(Entries on the spatial layout of pictured scenes)
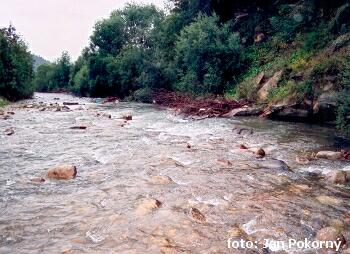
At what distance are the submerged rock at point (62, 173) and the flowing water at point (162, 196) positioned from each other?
0.24m

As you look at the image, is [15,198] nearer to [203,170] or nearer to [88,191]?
[88,191]

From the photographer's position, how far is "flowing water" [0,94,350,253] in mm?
4012

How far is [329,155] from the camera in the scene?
7969 mm

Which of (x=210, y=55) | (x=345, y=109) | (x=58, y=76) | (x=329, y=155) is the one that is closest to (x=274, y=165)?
(x=329, y=155)

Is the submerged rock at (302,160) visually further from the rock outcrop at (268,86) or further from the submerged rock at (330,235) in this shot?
the rock outcrop at (268,86)

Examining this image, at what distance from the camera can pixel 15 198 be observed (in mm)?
5285

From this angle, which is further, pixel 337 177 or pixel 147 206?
pixel 337 177

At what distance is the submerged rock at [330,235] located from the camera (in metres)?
3.92

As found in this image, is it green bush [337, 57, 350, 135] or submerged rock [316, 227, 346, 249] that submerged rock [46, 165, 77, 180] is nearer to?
submerged rock [316, 227, 346, 249]

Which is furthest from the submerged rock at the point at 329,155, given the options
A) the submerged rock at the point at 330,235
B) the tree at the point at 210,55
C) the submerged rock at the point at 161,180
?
the tree at the point at 210,55

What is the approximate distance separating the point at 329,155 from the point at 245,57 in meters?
16.6

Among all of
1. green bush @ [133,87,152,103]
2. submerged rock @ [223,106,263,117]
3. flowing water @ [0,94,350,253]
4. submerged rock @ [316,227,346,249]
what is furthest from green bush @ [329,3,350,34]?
green bush @ [133,87,152,103]

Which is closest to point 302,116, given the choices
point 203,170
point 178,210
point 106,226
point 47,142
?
point 203,170

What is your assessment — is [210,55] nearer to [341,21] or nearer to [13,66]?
[341,21]
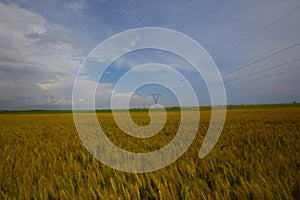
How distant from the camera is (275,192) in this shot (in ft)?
5.78

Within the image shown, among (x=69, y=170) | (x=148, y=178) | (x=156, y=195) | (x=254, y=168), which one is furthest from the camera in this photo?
(x=69, y=170)

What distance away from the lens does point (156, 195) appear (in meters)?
1.86

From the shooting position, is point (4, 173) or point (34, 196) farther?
point (4, 173)

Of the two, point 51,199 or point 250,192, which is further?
point 51,199

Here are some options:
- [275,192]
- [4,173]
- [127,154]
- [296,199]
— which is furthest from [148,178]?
[4,173]

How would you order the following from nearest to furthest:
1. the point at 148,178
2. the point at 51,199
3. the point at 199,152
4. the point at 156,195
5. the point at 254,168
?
the point at 156,195 → the point at 51,199 → the point at 148,178 → the point at 254,168 → the point at 199,152

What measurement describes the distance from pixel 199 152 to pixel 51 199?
225 centimetres

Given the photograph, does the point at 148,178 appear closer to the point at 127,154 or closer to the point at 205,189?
the point at 205,189

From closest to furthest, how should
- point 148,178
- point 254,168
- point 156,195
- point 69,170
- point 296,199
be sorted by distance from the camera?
point 296,199, point 156,195, point 148,178, point 254,168, point 69,170

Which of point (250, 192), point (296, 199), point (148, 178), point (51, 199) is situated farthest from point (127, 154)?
point (296, 199)

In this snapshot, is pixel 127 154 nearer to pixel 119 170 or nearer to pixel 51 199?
pixel 119 170

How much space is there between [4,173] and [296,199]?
9.75ft

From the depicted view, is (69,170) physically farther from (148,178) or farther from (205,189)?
(205,189)

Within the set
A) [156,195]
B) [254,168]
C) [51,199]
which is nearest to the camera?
[156,195]
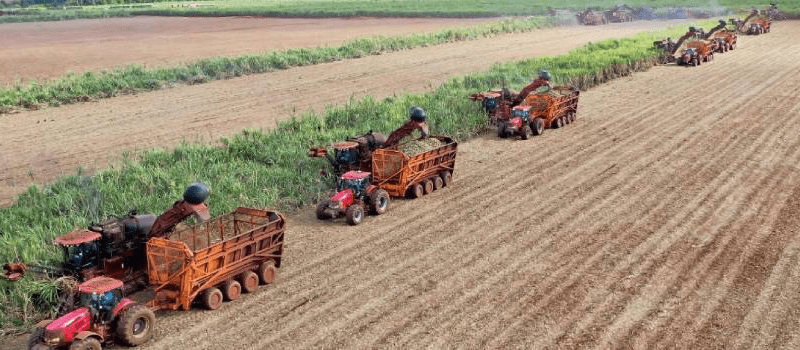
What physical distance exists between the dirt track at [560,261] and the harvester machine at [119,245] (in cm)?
121

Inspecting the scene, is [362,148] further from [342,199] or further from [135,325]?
[135,325]

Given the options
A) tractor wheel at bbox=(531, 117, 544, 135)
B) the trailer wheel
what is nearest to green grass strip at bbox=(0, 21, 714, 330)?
tractor wheel at bbox=(531, 117, 544, 135)

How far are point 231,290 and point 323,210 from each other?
3734 millimetres

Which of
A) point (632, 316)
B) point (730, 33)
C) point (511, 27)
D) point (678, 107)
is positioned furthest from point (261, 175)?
point (511, 27)

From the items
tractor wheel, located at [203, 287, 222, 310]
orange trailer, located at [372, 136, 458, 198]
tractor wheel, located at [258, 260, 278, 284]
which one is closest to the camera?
Answer: tractor wheel, located at [203, 287, 222, 310]

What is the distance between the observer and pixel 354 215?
13586mm

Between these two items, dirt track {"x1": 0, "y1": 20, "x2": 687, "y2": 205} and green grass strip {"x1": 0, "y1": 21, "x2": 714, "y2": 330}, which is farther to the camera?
dirt track {"x1": 0, "y1": 20, "x2": 687, "y2": 205}

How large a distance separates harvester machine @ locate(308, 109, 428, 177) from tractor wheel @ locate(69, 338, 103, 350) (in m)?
6.95

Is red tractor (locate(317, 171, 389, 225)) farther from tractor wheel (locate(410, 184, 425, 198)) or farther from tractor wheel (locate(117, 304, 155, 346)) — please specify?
tractor wheel (locate(117, 304, 155, 346))

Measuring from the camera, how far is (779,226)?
43.3 feet

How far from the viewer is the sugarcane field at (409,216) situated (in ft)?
31.3

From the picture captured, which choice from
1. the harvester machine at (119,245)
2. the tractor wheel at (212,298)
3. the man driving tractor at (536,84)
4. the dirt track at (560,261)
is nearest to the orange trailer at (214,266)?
the tractor wheel at (212,298)

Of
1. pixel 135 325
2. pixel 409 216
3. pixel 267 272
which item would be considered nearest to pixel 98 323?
pixel 135 325

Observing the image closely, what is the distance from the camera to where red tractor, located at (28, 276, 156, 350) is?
8.29 metres
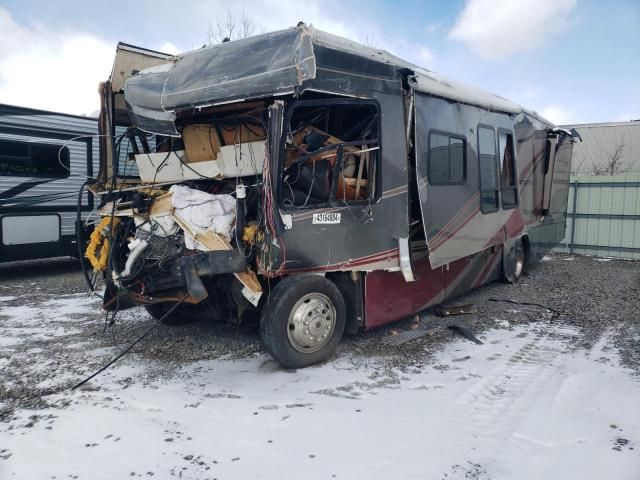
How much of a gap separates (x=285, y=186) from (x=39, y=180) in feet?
23.7

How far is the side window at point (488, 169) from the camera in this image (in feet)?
22.7

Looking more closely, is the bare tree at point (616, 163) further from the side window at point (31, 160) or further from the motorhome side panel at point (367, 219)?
the side window at point (31, 160)

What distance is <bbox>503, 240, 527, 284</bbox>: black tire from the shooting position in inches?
341

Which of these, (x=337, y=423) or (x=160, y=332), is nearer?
(x=337, y=423)

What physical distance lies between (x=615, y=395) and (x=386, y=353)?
206cm

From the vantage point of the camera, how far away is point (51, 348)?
5.48 m

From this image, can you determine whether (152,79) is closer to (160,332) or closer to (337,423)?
(160,332)

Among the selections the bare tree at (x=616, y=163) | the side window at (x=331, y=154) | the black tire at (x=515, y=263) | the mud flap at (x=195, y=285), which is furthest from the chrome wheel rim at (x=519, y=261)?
the bare tree at (x=616, y=163)

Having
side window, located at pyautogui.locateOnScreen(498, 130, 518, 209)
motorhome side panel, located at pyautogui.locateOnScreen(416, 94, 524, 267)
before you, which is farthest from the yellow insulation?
side window, located at pyautogui.locateOnScreen(498, 130, 518, 209)

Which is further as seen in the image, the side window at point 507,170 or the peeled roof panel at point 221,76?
the side window at point 507,170

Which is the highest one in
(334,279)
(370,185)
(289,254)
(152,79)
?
(152,79)

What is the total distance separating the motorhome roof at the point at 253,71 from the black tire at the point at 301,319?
176cm

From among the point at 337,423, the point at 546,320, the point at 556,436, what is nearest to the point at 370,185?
the point at 337,423

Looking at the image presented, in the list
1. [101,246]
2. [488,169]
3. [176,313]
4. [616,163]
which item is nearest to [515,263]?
[488,169]
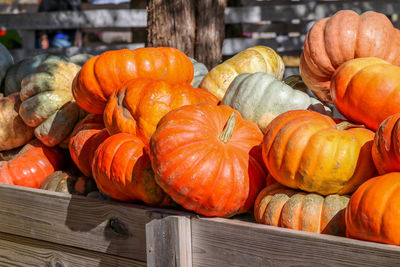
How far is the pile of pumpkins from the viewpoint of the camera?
1.74m

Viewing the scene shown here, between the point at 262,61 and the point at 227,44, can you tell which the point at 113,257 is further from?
the point at 227,44

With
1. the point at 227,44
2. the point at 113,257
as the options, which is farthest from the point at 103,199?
the point at 227,44

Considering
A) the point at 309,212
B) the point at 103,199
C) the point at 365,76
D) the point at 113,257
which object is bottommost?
Result: the point at 113,257

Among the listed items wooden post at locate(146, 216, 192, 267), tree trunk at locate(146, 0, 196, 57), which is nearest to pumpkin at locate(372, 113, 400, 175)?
wooden post at locate(146, 216, 192, 267)

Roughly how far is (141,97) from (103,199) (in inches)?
22.2

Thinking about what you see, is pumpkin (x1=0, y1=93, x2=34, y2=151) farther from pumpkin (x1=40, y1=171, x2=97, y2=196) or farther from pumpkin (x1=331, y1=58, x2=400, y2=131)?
pumpkin (x1=331, y1=58, x2=400, y2=131)

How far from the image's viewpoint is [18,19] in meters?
8.34

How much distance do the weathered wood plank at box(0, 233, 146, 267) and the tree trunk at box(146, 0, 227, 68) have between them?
2.01m

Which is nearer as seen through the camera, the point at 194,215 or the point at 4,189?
the point at 194,215

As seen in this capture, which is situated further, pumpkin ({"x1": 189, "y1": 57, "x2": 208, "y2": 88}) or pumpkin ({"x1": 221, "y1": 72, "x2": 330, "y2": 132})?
pumpkin ({"x1": 189, "y1": 57, "x2": 208, "y2": 88})

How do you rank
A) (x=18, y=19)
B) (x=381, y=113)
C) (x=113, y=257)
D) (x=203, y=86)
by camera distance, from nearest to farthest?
(x=381, y=113), (x=113, y=257), (x=203, y=86), (x=18, y=19)

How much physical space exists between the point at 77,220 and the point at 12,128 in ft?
3.85

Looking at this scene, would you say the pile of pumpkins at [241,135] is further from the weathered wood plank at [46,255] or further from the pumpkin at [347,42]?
the weathered wood plank at [46,255]

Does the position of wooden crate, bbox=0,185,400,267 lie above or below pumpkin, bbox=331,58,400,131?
below
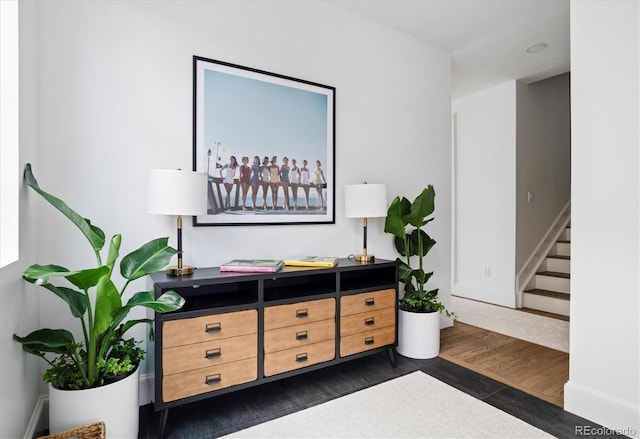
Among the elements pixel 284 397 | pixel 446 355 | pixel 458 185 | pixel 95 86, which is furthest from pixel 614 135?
pixel 458 185

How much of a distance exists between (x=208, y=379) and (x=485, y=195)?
400cm

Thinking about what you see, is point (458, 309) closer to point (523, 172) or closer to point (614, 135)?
point (523, 172)

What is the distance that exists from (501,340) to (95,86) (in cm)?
347

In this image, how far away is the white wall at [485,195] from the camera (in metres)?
4.32

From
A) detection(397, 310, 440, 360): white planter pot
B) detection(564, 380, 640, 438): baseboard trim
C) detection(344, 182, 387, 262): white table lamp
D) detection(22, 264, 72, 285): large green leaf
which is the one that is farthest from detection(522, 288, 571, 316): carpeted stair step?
detection(22, 264, 72, 285): large green leaf

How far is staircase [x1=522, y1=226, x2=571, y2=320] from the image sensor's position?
13.1ft

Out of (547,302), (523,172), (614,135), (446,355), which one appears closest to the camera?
(614,135)

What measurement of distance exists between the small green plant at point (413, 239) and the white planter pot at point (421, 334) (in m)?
0.07

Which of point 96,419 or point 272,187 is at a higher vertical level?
point 272,187

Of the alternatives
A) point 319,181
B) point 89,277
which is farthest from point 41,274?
point 319,181

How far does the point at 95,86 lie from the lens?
1.94m

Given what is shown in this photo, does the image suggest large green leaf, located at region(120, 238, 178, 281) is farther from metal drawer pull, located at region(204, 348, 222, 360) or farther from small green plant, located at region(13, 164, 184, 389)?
metal drawer pull, located at region(204, 348, 222, 360)

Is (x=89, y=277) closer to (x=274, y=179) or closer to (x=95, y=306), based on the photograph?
(x=95, y=306)
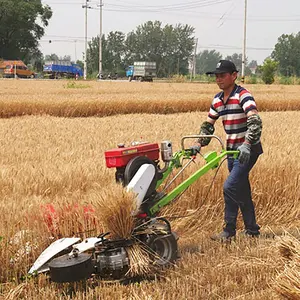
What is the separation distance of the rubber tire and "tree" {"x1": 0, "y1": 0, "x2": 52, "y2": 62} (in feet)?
246

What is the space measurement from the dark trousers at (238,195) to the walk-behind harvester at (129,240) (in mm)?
391

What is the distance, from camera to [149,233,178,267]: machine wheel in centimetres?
421

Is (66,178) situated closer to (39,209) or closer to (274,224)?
(39,209)

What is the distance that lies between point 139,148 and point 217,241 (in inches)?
55.1

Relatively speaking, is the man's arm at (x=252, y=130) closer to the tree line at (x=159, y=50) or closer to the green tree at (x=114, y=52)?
the tree line at (x=159, y=50)

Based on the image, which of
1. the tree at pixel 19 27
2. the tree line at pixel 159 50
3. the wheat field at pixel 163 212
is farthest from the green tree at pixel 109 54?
the wheat field at pixel 163 212

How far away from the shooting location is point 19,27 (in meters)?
75.3

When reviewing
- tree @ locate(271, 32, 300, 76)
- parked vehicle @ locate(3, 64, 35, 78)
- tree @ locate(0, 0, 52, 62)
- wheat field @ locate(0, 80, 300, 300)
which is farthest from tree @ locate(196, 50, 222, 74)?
wheat field @ locate(0, 80, 300, 300)

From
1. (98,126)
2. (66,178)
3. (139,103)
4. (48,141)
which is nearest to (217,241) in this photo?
(66,178)

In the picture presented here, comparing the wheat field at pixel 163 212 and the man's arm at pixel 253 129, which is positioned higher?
the man's arm at pixel 253 129

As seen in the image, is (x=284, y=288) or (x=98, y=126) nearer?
(x=284, y=288)

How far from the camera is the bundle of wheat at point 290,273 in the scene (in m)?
3.06

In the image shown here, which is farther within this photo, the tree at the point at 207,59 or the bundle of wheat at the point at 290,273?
the tree at the point at 207,59

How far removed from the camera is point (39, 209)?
16.2 feet
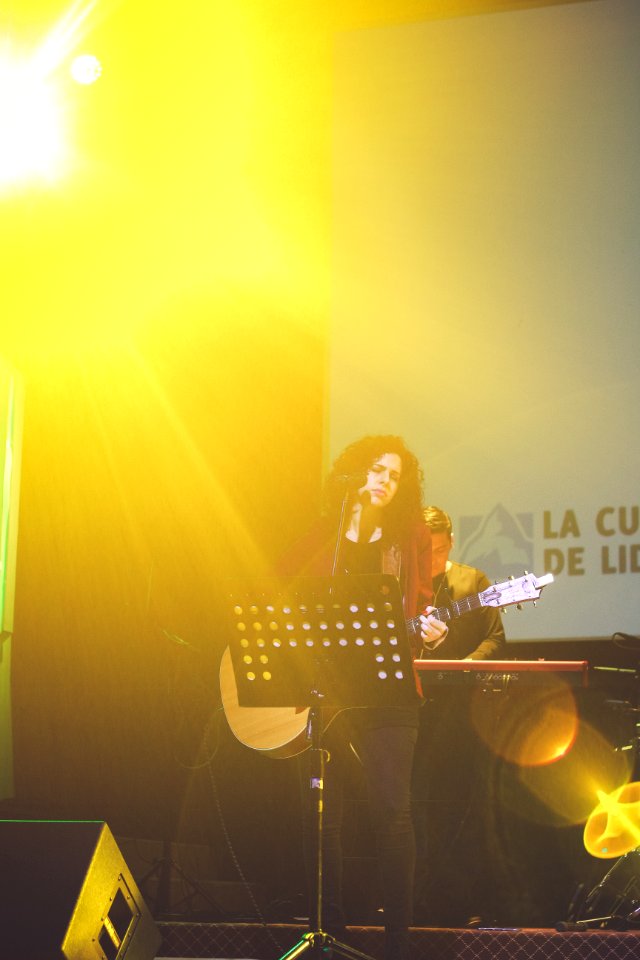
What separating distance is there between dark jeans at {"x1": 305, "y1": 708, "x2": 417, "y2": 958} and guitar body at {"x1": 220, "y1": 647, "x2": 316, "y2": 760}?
0.33ft

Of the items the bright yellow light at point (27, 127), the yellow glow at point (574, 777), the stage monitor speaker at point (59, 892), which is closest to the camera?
the stage monitor speaker at point (59, 892)

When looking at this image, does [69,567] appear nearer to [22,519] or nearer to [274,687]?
[22,519]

_Given instruction_.
Arrange the lines from the one containing "From among the" to the one containing "Result: the point at 113,257" as a JSON list of strings, one string per line, with blank lines omitted. Exclude the pictures from the list.

_Result_.
[
  "From among the point at 337,423, the point at 546,320, the point at 556,436, what is nearest to the point at 370,185?",
  "the point at 337,423",
  "Looking at the image presented, in the list",
  "1. [101,246]",
  "2. [488,169]",
  "3. [176,313]",
  "4. [616,163]",
  "which item is nearest to [515,263]?",
  "[488,169]",
  "How far is the pile of pumpkins from the viewpoint of the camera?",
  "1.74m",
  "Viewing the scene shown here, between the point at 262,61 and the point at 227,44, can you tell which the point at 113,257 is further from?",
  "the point at 227,44",
  "With",
  "1. the point at 227,44",
  "2. the point at 113,257",
  "as the options, which is farthest from the point at 103,199?",
  "the point at 227,44",
  "Considering",
  "A) the point at 309,212",
  "B) the point at 103,199",
  "C) the point at 365,76",
  "D) the point at 113,257",
  "which object is bottommost?",
  "Result: the point at 113,257"
]